Dopo una mezz’oretta il padre le si parò davanti, prese una sedia e
l’accostò al letto: “Cara, noi dobbiamo parlare. Dopo la morte di tua madre e
la tua prima overdose, ho persino accettato di chiamarti con quell’assurdo nome
che ti hanno dato i tuoi amici spacciatori, che mescolava la cenere di ciò che
ti fumavi alla circostanza che fossi una sventola. Ma sono riuscito a farmi
ascoltare e a mandarti in quel centro per persone come te, ti ricordi? Ebbene,
adesso lo rifarò, ma non sarò più gentile come prima, non ti leccherò nemmeno
le cartine delle sigarette quando avrai la salivazione azzerata. Nossignore. Ti
chiamerò con il tuo nome di battesimo e tu dovrai tornare l’Osvalda di un
tempo, quella con cui mi azzuffavo giocosamente. E tutte le volte che tornerò a
casa e sentirò l’odore di una qualsiasi sostanza stupefacente o ne vedrò le
tracce, non aspetterò che tu nasconda le prove: non spruzzerai deodorante in
giro, non finirai il più velocemente possibile di sniffare quelle tue polverine
bianche mentre fingo di dover andare di corsa in bagno, non metterai nemmeno le
siringhe nel famoso cassetto della cucina che ogni settimana mi tocca comunque
svuotare, e tutto questo per rimandare un’ennesima sgridata giornaliera, dal
momento che sai che quando mi arrabbio divento tutto rosso e gonfio. Un rospo
rubicondo. E non finisce qui: non porterai a casa nostra più di un ragazzo alla
settimana, almeno forse in questo modo capirai il significato dell’amore e
magari finalmente ti sentirò parlare con un uomo. Adesso riposa.

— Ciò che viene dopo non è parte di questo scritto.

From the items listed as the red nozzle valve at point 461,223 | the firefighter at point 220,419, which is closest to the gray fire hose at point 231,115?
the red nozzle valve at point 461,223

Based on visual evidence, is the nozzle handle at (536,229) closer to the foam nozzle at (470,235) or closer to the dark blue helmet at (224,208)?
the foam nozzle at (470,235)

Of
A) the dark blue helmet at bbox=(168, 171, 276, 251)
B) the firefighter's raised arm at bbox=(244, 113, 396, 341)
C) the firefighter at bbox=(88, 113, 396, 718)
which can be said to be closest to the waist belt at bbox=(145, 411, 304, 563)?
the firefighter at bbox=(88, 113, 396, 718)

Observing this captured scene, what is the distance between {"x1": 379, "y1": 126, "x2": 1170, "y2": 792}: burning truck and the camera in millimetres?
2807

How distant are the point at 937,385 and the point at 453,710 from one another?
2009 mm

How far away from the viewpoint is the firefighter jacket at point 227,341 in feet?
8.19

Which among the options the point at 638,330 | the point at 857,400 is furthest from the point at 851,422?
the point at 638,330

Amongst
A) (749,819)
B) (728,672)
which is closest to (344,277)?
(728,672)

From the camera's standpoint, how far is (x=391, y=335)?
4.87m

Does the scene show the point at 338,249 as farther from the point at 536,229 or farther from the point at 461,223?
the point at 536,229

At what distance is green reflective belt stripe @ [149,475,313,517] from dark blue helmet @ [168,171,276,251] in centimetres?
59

Ah, e tutti i
tuoi filmini porno da ora non sono più invisibili ai miei occhi e andranno a
finire nel cestino. Sii forte.” E così dicendo, le diede quello che nelle sue
intenzioni doveva essere un buffetto sulla guancia, ma che era a tutti gli
effetti uno schiaffo, e di quelli che lasciano il segno delle dita sulla pelle.
Se ne andò trascinando quel suo enorme deretano, che non andava per niente
d’accordo con le gambe da fenicottero che si ritrovava.
Tre giorni dopo Osvalda detta Cenerentola stava raccogliendo le sue cose
per andare nella casa di cura per gente disperata e malata, quando notò di
esser tornata dall’ospedale senza uno stivale: aveva ancora il palmo del piede
destro nero per l’asfalto su cui aveva camminato fino ad allora. Tornò dalla
sua amica Giuseppina, ma scoprì che quella non era la casa dei suoi genitori,
come lei invece aveva più volte sottolineato sorridendo (avrebbe potuto
intuirlo), bensì vi abitava uno scapolo dall’aspetto meraviglioso.
Probabilmente Giuseppina lo aveva sedotto e gli aveva rubato le chiavi
dell’appartamento, per avere un posto sicuro dove drogarsi in santa pace, senza
disturbi né lamentele di alcun genere, approfittando del fatto che spesso il
giovane inquilino era fuori città.
Cenerentola scoprì che il ragazzo ormai venerava come una divinità lo
stivale che gli era apparso in casa come per magia, così lo costrinse a
infilarglielo con le sue mani, per dimostrare che era suo. In quel momento, i
loro occhi si incrociarono e qualcosa scattò nei loro cuori, qualcosa che si
manifestò sotto forma di una scintilla nelle loro pupille, stanche della brutta
vita che conducevano i loro proprietari: improvvisamente capirono che un vero
incontro con un altro essere umano vale da solo la fatica di tutto il viaggio.
Osvalda-Cenerentola da allora non volle che vivere nella realtà,
assaporando la magia che è parte intrinseca di essa pur senza l’aiuto delle
fiabe, di viaggi chimici o di frasi a effetto come “e vissero tutti felici e
contenti”, con la quale infatti non finirò questo racconto.